OMG, that picture is *too* cute. I love him surrounded by his little friends. I want to reach into the toy box and give him a hug. My boys really suffer compared to yours. They have a few toys, but nothing like that.


----------



## Jill in Mich (Feb 24, 2008)

Karen, that is one of my all time favorite photos. 

And OMG, all of the toys!!!! I can't let my two see these pictures, they'll realize how deprived they are. I'm trying to imagine the time you spend picking up toys.... you need Dale & Cicero to come over - name all of them and teach your two how to put them away.


----------



## Lina (Apr 26, 2007)

I'm wondering, though... is there a rated R version? :suspicious:


----------



## Brady's mom (Dec 1, 2006)

Lina, maybe in my younger yearsound:

And, by the way, I wasn't going to buy Christmas presents for the boys since they have quite a few toys already.
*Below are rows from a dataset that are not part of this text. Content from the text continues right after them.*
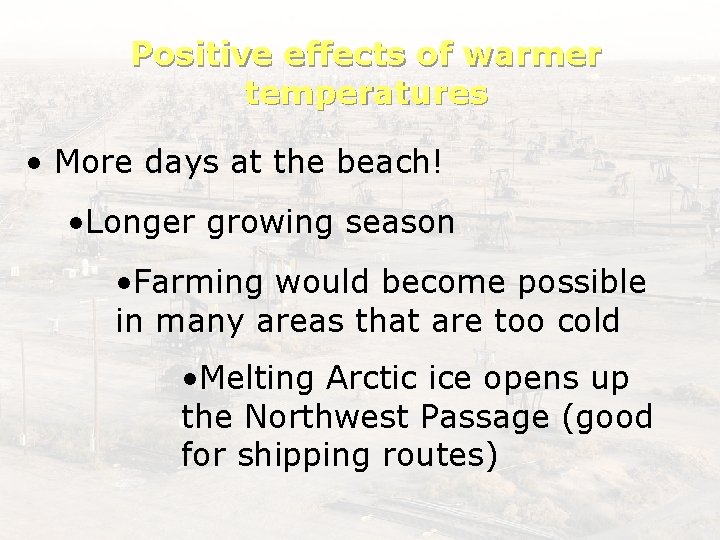 Positive effects of warmer temperatures

• More days at the beach!

• Longer growing season

• Farming would become possible in many areas that are too cold

• Melting Arctic ice opens up the Northwest Passage (good for shipping routes)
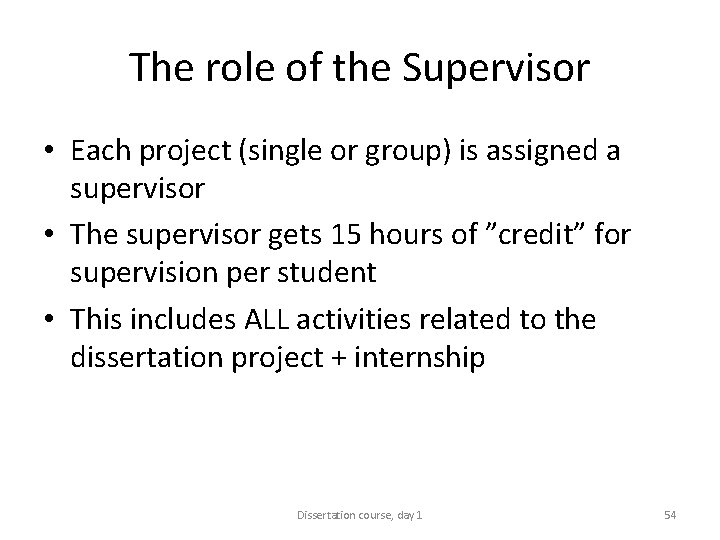 The role of the Supervisor

• Each project (single or group) is assigned a supervisor

• The supervisor gets 15 hours of ”credit” for supervision per student

• This includes ALL activities related to the dissertation project + internship

Dissertation course, day 1

54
But, I felt guilty when reading all the stuff everyone was getting their pups, so I went out this morning and bought a few things. Just what the boys need, more stuff!


----------



## Havtahava (Aug 20, 2006)

I know it has been said multiple times already, but that is an adorable photo! Thank you for sharing, Karen.


----------



## Milo's Mom (Aug 31, 2008)

Oh my god, this so reminds me of my son, Ted. When he was two years old, I couldn't find him anywhere in the house and totally panicked. I had all the neighbors looking for him and was just ready to call the police.......when I found him in his crayola toy box (with the cover on) sleeping peacefully. He's now 24, and we always embarrass him with this story.


----------